Pero tras el estallido de la burbuja, una vez que los “fundamentos” se “desfundamentaron”, Bernake tuvo que enfundarse en el traje keynesiano, intervenir y despilfarrar dólares a lo bestia (se inyectaron casi 700 mil millones de dólares, creando su propio Fobaproa, hoy IPAB, rescatando a la banca) para evitar un colapso mayor. Fue el ejercicio de la política fiscal sugerida décadas atrás por Keynes, a toda máquina, derrochadoramente expansiva, antes que políticas monetarias u otras, permitiendo de paso la ostentación de los adictos: el mercado está haciendo lo que mejor sabe hacer: autoregularse (ajá).
Y lo hizo a pesar de que aplaudió a Milton Friedman (progenitor del monetarismo) porque, según dijo, “usted tiene razón. Lo logramos. Lo lamentamos mucho pero, gracias a usted, ya no volverá a suceder”, esto al hablar de la Gran Depresión y las supuestas recetas miltonianas para enfrentarla.

* [Líneas proporcionadas]
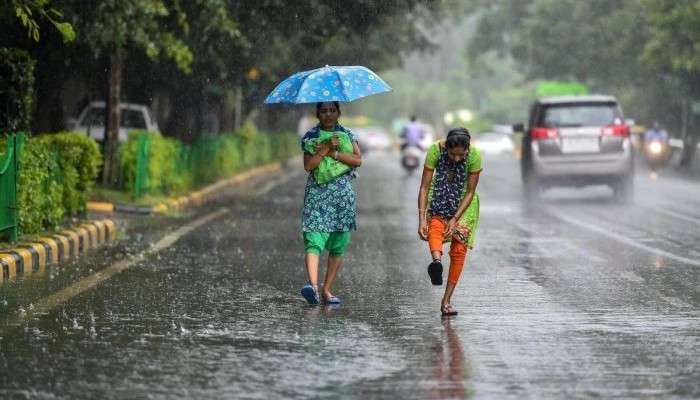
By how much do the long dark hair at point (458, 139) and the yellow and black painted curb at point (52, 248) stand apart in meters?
4.45

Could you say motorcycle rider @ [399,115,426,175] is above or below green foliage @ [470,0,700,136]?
below

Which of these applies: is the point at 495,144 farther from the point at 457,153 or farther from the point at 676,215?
the point at 457,153

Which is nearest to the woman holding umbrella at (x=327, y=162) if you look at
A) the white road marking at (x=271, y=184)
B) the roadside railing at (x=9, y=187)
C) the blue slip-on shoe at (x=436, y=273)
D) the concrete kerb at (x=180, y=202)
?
the blue slip-on shoe at (x=436, y=273)

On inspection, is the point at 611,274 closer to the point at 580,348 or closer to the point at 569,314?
the point at 569,314

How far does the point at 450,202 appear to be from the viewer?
10.4 metres

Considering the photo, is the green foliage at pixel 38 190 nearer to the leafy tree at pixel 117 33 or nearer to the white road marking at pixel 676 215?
the leafy tree at pixel 117 33

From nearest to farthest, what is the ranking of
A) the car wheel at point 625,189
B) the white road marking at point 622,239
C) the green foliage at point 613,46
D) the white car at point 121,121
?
1. the white road marking at point 622,239
2. the car wheel at point 625,189
3. the white car at point 121,121
4. the green foliage at point 613,46

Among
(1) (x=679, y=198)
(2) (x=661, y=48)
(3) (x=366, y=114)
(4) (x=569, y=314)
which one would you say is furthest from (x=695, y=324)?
(3) (x=366, y=114)

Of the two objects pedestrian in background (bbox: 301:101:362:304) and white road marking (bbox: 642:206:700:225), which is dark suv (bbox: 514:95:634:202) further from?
pedestrian in background (bbox: 301:101:362:304)

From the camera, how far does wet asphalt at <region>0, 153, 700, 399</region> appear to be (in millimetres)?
7465

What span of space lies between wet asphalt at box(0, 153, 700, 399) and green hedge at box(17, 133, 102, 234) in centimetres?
94

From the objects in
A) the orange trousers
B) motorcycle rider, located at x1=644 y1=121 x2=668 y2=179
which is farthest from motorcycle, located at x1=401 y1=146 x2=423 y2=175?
the orange trousers

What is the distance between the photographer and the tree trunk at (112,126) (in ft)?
80.8

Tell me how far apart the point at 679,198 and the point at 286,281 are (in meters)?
16.3
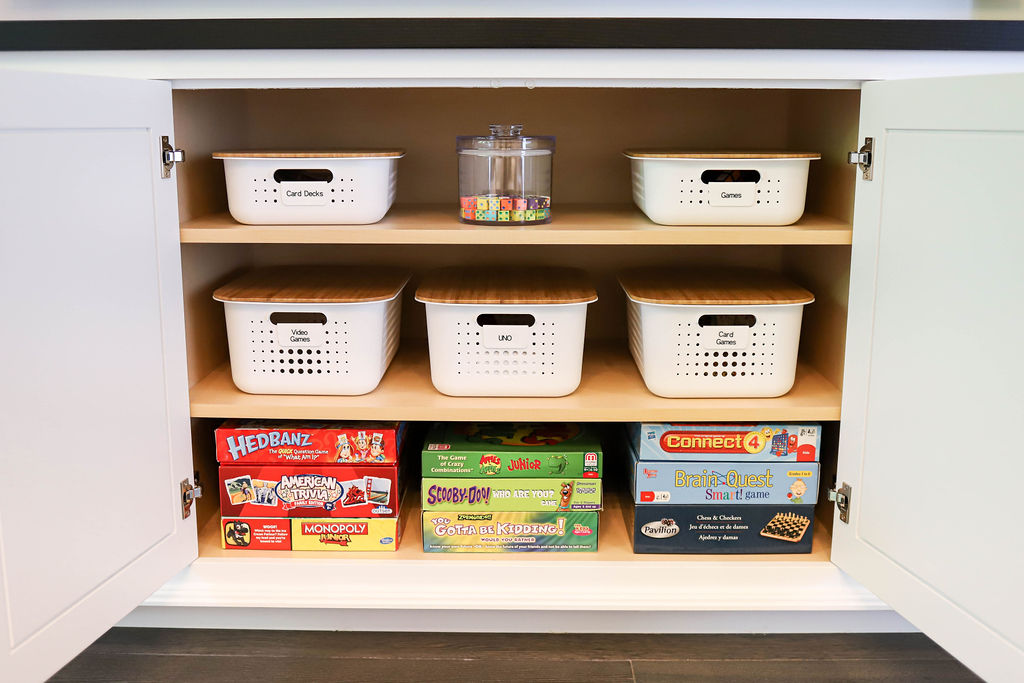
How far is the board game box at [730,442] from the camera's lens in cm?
126

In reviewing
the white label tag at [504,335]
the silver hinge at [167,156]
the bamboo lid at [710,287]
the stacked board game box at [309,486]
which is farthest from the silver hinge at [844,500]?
the silver hinge at [167,156]

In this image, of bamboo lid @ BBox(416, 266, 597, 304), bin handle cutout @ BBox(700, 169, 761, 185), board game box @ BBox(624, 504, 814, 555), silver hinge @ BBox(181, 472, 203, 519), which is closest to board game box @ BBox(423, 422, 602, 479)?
board game box @ BBox(624, 504, 814, 555)

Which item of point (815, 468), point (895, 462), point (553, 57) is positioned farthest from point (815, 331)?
point (553, 57)

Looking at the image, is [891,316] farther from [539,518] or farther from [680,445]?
[539,518]

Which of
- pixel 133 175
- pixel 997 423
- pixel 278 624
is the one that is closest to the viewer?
pixel 997 423

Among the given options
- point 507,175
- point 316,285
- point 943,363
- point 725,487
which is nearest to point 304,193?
point 316,285

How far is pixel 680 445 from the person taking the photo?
127 cm

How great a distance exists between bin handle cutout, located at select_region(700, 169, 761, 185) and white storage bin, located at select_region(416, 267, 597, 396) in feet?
0.80

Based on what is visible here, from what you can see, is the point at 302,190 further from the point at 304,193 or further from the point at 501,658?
the point at 501,658

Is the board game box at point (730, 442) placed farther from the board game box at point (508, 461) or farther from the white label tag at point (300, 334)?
the white label tag at point (300, 334)

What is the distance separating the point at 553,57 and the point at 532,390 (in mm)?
458

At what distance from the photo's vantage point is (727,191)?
1.23 meters

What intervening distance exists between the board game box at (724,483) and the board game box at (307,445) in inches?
14.6

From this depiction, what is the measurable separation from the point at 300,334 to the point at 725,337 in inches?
23.8
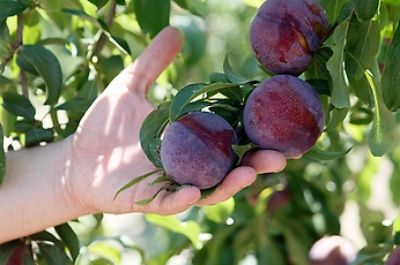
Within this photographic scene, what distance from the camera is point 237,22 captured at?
2494 millimetres

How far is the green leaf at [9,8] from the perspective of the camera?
1.11 metres

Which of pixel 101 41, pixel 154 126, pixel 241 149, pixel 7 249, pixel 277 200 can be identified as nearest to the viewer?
pixel 241 149

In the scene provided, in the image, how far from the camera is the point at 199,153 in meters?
0.87

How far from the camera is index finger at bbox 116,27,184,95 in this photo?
119 cm

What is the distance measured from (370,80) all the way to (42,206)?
1.42ft

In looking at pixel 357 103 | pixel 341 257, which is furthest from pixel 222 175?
pixel 341 257

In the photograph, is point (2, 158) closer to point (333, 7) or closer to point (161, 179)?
point (161, 179)

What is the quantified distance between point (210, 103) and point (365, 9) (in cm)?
17

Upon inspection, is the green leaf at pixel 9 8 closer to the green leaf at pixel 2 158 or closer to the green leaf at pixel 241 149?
the green leaf at pixel 2 158

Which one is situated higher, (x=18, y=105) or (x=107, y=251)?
(x=18, y=105)

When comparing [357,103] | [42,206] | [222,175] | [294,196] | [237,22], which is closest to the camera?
[222,175]

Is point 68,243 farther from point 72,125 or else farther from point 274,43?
point 274,43

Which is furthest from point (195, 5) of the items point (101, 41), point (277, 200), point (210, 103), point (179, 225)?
point (277, 200)

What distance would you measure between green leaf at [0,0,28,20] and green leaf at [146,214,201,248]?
1.36ft
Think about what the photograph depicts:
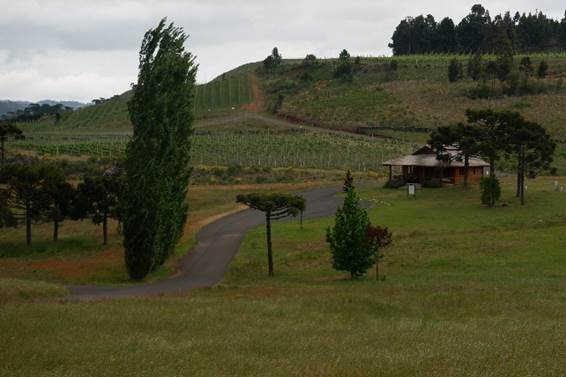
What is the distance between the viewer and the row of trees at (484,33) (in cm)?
17550

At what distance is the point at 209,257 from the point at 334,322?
20.7m

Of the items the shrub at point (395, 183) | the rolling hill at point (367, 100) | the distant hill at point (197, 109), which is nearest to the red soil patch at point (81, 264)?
the shrub at point (395, 183)

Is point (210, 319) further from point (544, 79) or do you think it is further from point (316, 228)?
point (544, 79)

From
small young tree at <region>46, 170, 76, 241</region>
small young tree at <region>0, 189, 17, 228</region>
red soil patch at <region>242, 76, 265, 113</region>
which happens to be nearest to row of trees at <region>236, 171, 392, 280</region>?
small young tree at <region>46, 170, 76, 241</region>

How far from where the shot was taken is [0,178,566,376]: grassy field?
13.2 metres

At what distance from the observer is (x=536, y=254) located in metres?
34.3

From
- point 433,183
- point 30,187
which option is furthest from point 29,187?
point 433,183

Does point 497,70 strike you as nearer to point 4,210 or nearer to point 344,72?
point 344,72

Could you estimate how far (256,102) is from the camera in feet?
512

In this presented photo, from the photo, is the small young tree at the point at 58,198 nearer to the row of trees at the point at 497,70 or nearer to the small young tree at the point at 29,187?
the small young tree at the point at 29,187

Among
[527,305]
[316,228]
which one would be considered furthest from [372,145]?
[527,305]

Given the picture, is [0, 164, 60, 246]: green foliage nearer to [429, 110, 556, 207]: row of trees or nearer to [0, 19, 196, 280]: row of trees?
[0, 19, 196, 280]: row of trees

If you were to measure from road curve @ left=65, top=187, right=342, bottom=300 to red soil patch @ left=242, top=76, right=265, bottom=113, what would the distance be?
8806 cm

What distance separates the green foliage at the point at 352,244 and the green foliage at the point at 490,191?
69.8 feet
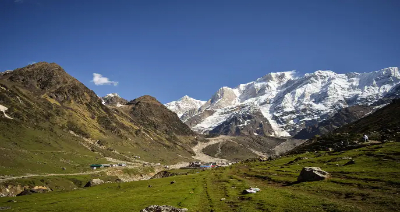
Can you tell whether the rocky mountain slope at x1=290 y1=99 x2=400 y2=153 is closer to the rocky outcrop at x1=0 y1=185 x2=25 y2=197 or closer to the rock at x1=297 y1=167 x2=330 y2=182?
the rock at x1=297 y1=167 x2=330 y2=182

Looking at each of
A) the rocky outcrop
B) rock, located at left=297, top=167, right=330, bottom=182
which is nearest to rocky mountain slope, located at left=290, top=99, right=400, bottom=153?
rock, located at left=297, top=167, right=330, bottom=182

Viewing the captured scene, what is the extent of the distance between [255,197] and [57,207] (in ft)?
114

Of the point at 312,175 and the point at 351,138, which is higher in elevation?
the point at 351,138

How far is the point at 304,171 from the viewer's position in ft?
155

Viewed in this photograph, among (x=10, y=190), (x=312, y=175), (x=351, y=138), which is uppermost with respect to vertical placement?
(x=351, y=138)

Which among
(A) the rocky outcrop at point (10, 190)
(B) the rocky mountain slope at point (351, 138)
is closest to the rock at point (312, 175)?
(B) the rocky mountain slope at point (351, 138)

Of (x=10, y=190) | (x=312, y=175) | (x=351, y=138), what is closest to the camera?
(x=312, y=175)

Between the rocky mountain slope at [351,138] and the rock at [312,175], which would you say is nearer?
the rock at [312,175]

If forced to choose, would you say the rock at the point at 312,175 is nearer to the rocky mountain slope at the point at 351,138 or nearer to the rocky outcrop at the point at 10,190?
the rocky mountain slope at the point at 351,138

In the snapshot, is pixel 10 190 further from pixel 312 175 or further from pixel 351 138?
pixel 351 138

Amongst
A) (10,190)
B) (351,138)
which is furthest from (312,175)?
(10,190)

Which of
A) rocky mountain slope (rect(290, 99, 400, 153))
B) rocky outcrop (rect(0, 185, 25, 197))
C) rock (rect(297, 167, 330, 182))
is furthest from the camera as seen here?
rocky mountain slope (rect(290, 99, 400, 153))

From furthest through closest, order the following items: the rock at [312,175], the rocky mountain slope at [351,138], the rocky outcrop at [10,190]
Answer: the rocky mountain slope at [351,138] < the rocky outcrop at [10,190] < the rock at [312,175]

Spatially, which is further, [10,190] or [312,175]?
[10,190]
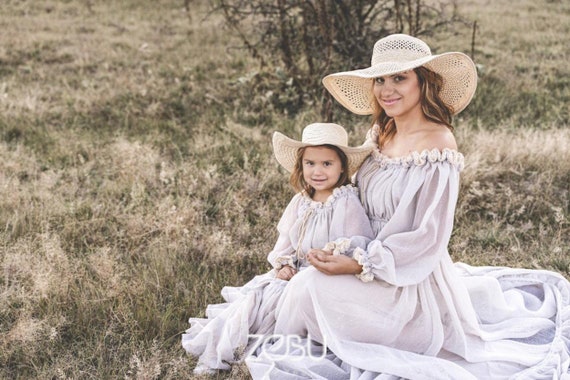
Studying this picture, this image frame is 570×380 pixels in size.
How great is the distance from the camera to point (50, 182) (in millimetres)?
5484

* [Tareas por realizar]
(A) Contesta brevemente estas preguntas sobre el texto del rescate bancario:
(i) ¿Qué cantidad de dólares se inyectó para rescatar a la banca?
(ii) ¿Cómo se llama hoy el Fobaproa?
(iii) ¿De qué corriente fue progenitor Milton Friedman?
(B) Continúa el texto del rescate bancario a partir de su última oración.

* [Respuestas por tarea]
(A)
(i) Casi 700 mil millones de dólares.
(ii) IPAB.
(iii) Del monetarismo.

(B)
Aquí la paradoja es mayor todavía: se premió al ex titular de la Fed (junto a los economistas Douglas W. Diamond y Philip H. Dybvig “por la investigación sobre bancos y crisis financieras”), específicamente por un trabajo sobre el crac de 1929, una de las mayores burbujas inmobiliarias y de estafas financieras de la historia.
Según el Banco Sueco, Ben Bernanke “demostró en un trabajo de 1983, con análisis estadístico y fuentes históricas, que el pánico bancario conducía a la quiebra de los bancos y que este fue el mecanismo que convirtió una recesión relativamente ordinaria en la depresión de los años 30, la crisis más dramática y severa del mundo que hemos visto en la historia moderna”.
En otras palabras, en la década de los años 80 Bernake tenía por lo menos antecedentes de la irracionalidad de los inversionistas y de las burbujas inmobiliarias, pero durante en el auge de la “economía del ketchup” en la primera década del siglo XXI, se impuso la idea del individuo comportándose racionalmente en unos mercados supuestamente eficientes.
Además, “El problema central de la prevención de la depresión ha sido resuelto, para todos los propósitos prácticos, y de hecho ha sido resuelto por muchas décadas”, decretó Robert Lucas en 2003, (otro profesor de Chicago y Nobel de economía también), padre de la idea de las expectativas racionales
Con toda esa artillería de atrincherados intelectos, insuflada desde los templos de la especulación y el agandalle financiero, ¿qué podía salir mal?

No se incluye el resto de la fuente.